• _Written task A_
In the text on Agile adoption, how long after investing do companies come back saying that Agile does not work?
• _Written task B_
Sum up the text on Agile adoption in two sentences.

• _Text segment_
——————
Every week, I continue to receive several email from training departments from companies asking:

We are planning to roll-out Agile to our whole organization next week. Can you please provide me with the following information by end of today:

  • Detailed course outline to train the whole organization on Agile.
  • Detailed course outline to train our internal trainers on advanced Agile topics.
  • Availability of a coach who can work with our internal coaches to roll out Agile to our organization.

Also please let me know how much this is going to cost exactly.

This is worst than a fixed-bid project (fixed-cost, fixed scope & fixed time). At least there you have some context based on the thick-spec they give out.

I usually respond saying:

I apologize in advance, my response might sound a little harsh.

I’m sure you can find few people in India who can provide you with the services that you are looking for. But let me give you some context so you understand the nature of the risk you are taking.

Every week, I get at least one such email from a company who wants to adopt Agile method. They want a pre-packaged courseware (in-person or elearning) that can be rolled out to all their employees. And they hope they can get a good coach in India who can guide their organization.

Personally I always advice companies not to go down this road. Very few companies pay attention to my advice. Others go ahead with this approach. They shop around for the best deal they can get. They hire an “Agile” training company. Invest Lakhs of Rs in training. Spent a lot of energy and effort in trying to make this work. Take a productivity hit on projects and so on. And after 6 – 12 months they came back saying: “This Agile thing does not work. We invested so much, but there is no improvement. In fact our organization is worse off“.

Let me explain why this is the most inefficient way to invest money, time and effort. First and foremost, one needs to understand that Agile is not a thing that one can learn in a 2-5 day class. Agile is a very broad & deep topic. Its not about doing a set of practices, nor is it just a process change, its a cultural, organizational change. It changes (or at least challenges) fundamentally how people build software.

Without studying an organization, their pain points, nature of their work, aspirations of the team members, other constraints under which they operate, etc. .i.e. without the knowledge of the organizational context, any training done on subjects like this, IMHO will do more harm than good. Any general, prescriptive advice on this subject is fundamentally wrong. Any overview session is too vague for people to relate to. Guidance on such matters has to be grounded in contextual land.

I touch on some of these points in the following presentation:

View more presentations from Naresh Jain.

Before going ahead with this window shopping approach, my suggestion would be, get a practitioner to spend a couple of days in your organization, do a small assessment of the situation on ground, collaboratively put a small roadmap together about how you want to handle this change, based on that figure out what training (if any) is required, understand how would you position this to the management and the development teams and so on.

BTW, if your organization has excess money in their bank account and have a few years to waste, I can send you a few course outlines, some profiles of trainings & coaches and their per day rates. I have a dozen of those.
——————
• _Supplied records_
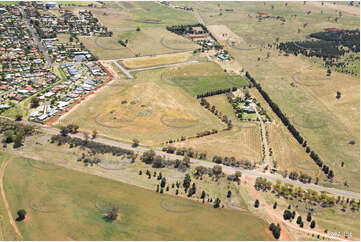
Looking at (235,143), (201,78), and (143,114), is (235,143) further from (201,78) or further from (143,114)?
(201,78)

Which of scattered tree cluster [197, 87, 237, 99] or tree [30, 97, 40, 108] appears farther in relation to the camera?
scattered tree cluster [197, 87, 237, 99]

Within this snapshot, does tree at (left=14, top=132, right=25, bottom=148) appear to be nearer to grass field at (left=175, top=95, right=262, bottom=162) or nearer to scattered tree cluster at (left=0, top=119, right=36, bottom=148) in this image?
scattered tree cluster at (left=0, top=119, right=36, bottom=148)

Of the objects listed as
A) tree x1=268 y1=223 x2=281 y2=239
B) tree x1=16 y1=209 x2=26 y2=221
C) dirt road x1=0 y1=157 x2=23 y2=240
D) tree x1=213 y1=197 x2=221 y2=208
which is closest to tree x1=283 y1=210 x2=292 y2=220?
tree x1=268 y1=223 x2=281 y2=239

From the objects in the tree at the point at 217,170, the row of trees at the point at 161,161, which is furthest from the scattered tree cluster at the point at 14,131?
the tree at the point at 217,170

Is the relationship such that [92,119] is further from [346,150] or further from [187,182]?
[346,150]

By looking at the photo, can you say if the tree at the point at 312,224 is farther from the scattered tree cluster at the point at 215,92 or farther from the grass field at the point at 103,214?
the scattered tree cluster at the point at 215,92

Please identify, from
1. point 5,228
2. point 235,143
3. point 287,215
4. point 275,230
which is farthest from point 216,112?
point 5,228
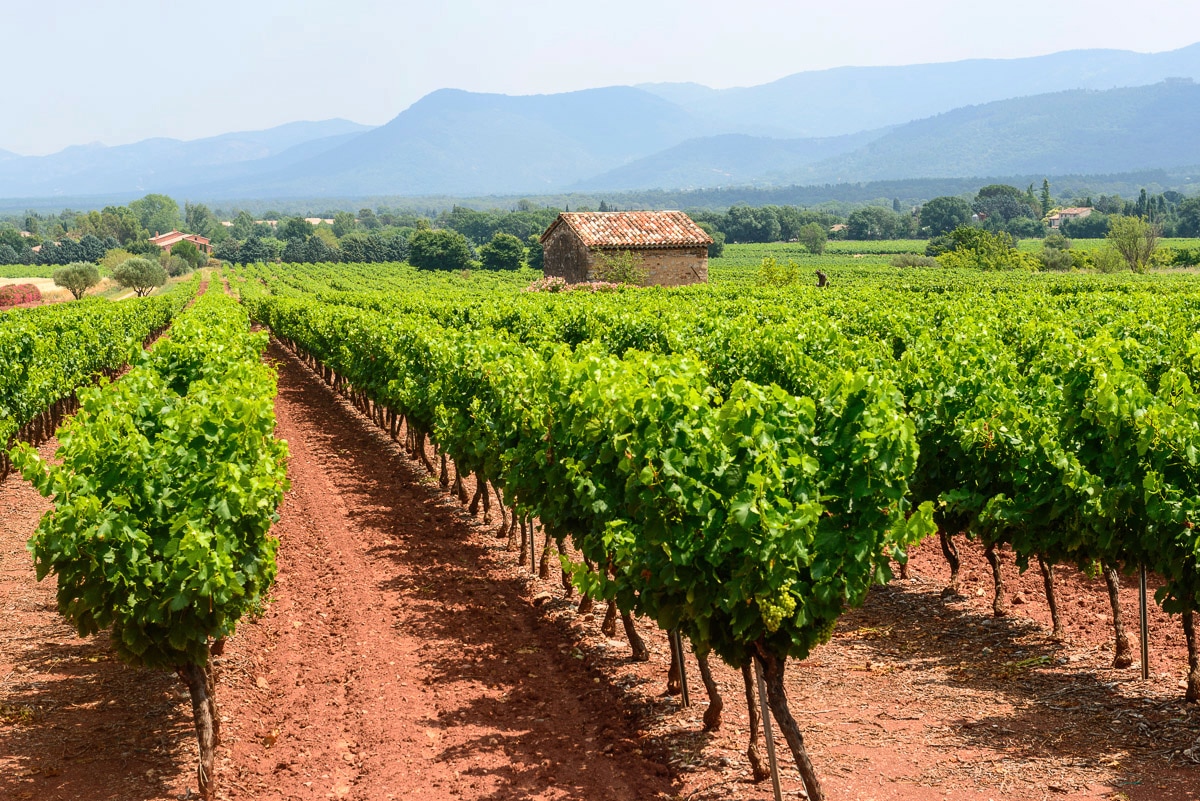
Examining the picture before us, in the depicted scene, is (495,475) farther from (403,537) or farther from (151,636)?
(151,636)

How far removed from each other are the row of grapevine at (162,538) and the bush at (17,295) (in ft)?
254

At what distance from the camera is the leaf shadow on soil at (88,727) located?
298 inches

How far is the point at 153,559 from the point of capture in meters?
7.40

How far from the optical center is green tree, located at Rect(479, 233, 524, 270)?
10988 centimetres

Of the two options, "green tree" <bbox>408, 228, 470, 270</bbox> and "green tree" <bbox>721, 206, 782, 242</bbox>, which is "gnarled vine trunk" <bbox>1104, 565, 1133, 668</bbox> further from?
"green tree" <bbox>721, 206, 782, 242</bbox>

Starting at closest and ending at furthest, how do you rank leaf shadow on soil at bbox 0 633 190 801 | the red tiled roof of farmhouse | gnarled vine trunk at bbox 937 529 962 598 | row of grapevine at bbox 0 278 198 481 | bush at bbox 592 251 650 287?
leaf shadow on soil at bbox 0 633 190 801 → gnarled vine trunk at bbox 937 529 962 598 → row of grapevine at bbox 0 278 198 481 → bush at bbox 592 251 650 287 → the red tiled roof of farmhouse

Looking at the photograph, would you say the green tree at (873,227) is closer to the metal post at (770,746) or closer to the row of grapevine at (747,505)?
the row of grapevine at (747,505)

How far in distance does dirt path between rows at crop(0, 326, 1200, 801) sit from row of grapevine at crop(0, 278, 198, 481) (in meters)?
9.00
——————
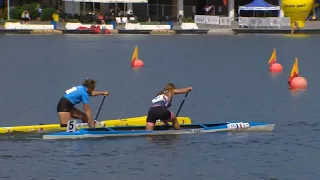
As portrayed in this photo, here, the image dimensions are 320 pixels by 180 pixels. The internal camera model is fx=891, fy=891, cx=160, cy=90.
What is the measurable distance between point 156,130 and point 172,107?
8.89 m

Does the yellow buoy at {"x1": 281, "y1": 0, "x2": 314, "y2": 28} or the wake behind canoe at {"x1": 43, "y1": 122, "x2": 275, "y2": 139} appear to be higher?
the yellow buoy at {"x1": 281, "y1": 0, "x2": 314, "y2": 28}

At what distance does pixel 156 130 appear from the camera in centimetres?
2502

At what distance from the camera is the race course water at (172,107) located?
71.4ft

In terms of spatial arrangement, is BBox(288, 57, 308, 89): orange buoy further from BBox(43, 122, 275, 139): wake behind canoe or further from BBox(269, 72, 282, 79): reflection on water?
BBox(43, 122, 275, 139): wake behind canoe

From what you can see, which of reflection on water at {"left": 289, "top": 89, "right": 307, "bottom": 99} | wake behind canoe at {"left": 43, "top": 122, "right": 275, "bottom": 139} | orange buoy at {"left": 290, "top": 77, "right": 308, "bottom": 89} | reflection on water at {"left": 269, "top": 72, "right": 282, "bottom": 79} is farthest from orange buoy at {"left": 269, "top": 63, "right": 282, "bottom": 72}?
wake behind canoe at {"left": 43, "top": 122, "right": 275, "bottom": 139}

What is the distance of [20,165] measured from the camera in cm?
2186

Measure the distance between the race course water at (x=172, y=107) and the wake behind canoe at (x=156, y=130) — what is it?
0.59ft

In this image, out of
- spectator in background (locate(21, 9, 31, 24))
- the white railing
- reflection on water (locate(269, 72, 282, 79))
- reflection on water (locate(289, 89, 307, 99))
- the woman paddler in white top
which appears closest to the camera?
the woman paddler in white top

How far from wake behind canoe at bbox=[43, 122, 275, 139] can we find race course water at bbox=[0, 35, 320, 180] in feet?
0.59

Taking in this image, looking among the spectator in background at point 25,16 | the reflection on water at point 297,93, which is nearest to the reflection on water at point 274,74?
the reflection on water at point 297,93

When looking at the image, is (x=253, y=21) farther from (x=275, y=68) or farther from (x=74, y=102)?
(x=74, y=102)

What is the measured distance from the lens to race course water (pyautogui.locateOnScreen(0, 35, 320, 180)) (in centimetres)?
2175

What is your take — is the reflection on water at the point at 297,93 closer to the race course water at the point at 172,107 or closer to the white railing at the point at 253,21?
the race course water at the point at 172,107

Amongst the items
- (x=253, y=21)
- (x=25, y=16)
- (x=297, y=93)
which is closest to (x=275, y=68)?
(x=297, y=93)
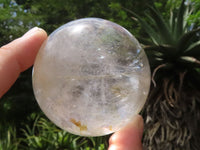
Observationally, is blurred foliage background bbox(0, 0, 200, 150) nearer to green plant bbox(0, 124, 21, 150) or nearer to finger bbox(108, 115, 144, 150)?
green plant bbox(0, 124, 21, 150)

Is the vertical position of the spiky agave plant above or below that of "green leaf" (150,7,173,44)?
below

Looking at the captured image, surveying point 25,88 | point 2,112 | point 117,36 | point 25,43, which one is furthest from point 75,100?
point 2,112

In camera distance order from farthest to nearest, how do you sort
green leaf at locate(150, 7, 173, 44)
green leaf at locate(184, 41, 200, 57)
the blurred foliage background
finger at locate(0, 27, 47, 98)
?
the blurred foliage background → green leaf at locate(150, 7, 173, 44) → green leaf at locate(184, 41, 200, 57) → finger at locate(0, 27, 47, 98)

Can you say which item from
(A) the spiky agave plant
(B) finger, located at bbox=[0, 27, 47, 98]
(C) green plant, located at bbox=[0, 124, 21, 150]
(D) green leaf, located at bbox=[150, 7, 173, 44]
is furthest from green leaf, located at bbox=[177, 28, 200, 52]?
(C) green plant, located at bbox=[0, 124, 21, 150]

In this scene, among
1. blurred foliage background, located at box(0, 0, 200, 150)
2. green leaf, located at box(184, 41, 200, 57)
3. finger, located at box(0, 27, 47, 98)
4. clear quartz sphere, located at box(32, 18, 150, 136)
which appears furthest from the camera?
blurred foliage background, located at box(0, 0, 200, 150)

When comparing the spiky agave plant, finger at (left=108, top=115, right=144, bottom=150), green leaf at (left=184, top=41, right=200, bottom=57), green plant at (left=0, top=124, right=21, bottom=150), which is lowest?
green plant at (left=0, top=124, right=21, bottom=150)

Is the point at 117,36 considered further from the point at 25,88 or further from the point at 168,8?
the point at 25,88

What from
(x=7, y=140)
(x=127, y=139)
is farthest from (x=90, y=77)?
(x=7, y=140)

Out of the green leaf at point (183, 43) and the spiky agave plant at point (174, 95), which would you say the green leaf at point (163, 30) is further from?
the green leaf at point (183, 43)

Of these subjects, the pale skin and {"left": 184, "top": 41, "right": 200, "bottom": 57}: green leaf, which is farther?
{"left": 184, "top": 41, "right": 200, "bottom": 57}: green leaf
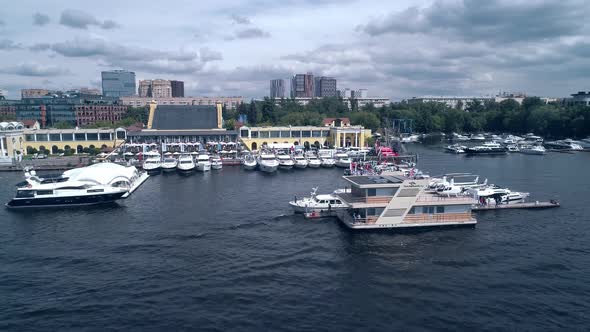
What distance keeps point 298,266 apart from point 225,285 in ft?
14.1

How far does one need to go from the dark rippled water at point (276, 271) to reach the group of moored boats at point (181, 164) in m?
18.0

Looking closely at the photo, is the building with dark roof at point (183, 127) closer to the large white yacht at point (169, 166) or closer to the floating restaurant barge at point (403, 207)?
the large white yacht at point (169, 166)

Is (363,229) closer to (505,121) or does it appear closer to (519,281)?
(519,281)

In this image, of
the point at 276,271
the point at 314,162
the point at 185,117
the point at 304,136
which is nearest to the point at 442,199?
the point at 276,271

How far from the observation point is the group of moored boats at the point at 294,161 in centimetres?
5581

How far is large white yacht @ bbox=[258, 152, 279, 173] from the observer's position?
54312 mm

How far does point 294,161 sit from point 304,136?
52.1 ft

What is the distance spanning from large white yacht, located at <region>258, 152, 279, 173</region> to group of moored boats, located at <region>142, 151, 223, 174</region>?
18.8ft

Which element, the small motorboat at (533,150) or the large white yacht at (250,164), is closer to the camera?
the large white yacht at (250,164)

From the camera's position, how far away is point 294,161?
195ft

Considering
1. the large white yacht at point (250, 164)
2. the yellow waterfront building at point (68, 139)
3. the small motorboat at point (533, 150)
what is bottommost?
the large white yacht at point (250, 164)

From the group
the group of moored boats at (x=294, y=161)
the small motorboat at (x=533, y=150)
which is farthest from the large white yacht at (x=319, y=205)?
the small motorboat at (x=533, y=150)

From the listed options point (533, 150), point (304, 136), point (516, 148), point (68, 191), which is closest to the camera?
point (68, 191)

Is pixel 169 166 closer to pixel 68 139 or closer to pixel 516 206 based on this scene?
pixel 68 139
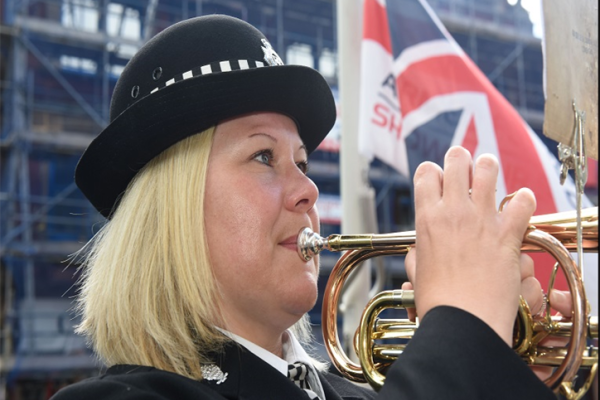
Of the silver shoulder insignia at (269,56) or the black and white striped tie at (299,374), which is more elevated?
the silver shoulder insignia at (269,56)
——————
• _Full answer A_
After 6 – 12 months.

• _Full answer B_
Each week the writer receives requests from companies that want course outlines, coaches and an exact cost for rolling out Agile across the whole organization, and warns that companies following this approach often report after 6 – 12 months that Agile does not work. Because Agile is a cultural, organizational change that cannot be learned in a 2-5 day class, the writer suggests having a practitioner spend a couple of days assessing the organization and drafting a small roadmap before deciding what training, if any, is needed.